I have been looking for the equation to determine a coils inductance in henries, but I can't find it. I want the one that uses core diameter, wire thickness, and wire length to calculate it. (But I'll take any equation that will allow me to calculate it easily without test equipment) Could someone help me out? Thanks!

## Comments

Best Answer 10 years ago

If you feed that exact question into Google, it pops up with plenty of answers, one of which is

http://www.epanorama.net/documents/components/coils.html

Answer 10 years ago

That's actually a pretty useful site. I did not find it in my searches. Thanks!

Answer 10 years ago

Then you should pick it as the "BEST ANSWER".

10 years ago

Is this the same toroidal core you were asking about in your previous question?
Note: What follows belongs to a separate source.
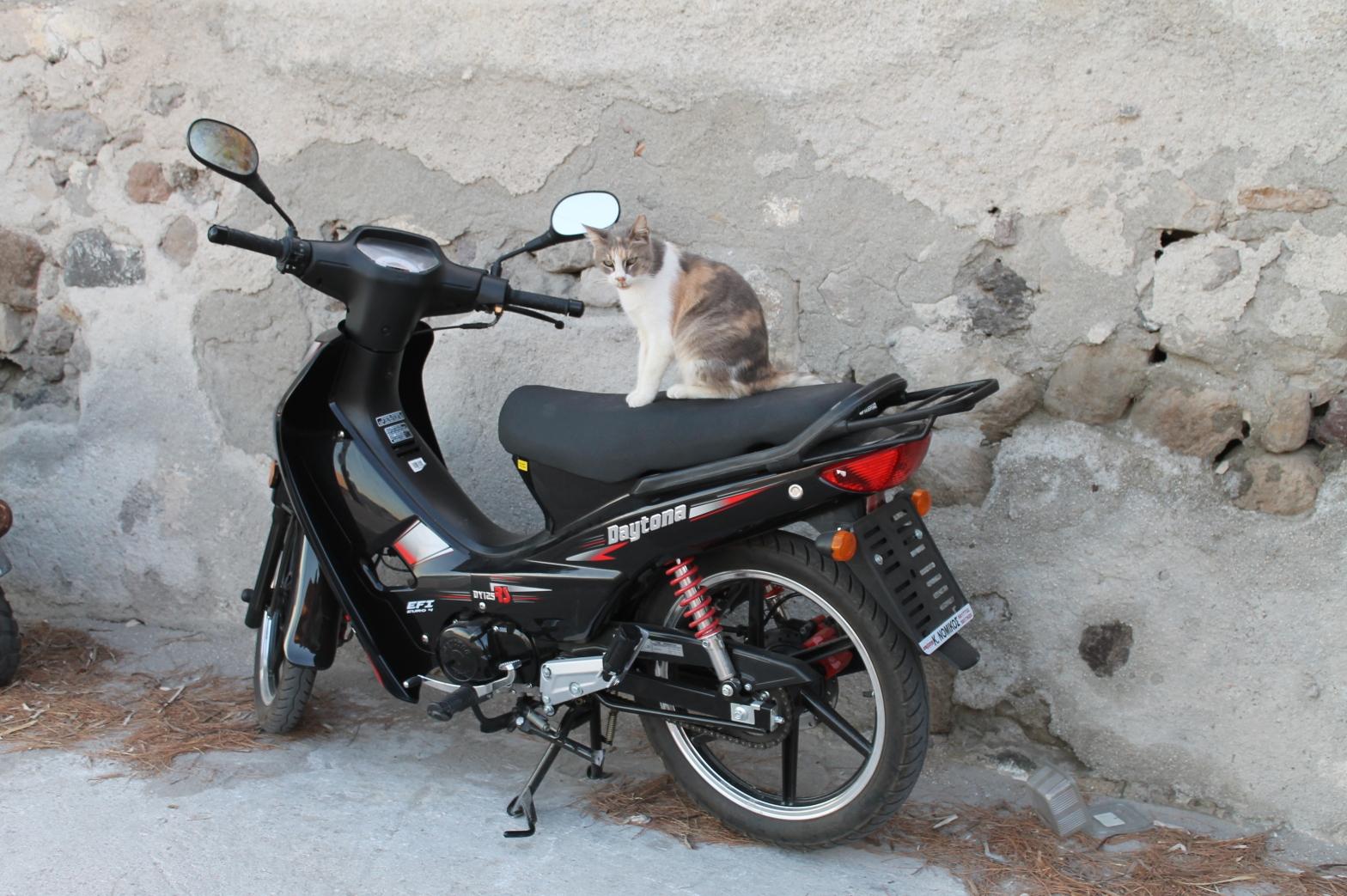 Pisica la Roma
If so the last equation in the table on this page:

http://en.wikipedia.org/wiki/Inductor#Inductance_formulae

gives the formula for such an inductor.

For winding a toroid it is convenient to start with a fixed length of wire wound onto a thin shuttle that can pass through the center of the toroid as you wind it. And I'm guessing that's why you want a formula that includes the total length of the wire.

You might have noticed all the formulas on the page I linked to include a factor of N

^{2}. Find N by dividing the total length of your wire by the length of one turn. Example: if your turn radius is r=5mm, then the length of one turn is 2*pi*r = 31.4 mm. Supposing the total length of your wire is 10 m, then N = (10 m)/(31.4e-3m) = 318 turns. Use that N in your inductance formula.The only thing left is the relative permittivity of the core, and that varies from one material to another. If you have data on this from the core's manufacturer, then that's great. In the more likely event that you salvaged the core out of some piece of discarded electronics, well then, that's sort of going to make you wish you owned some sort of tool for measuring inductance.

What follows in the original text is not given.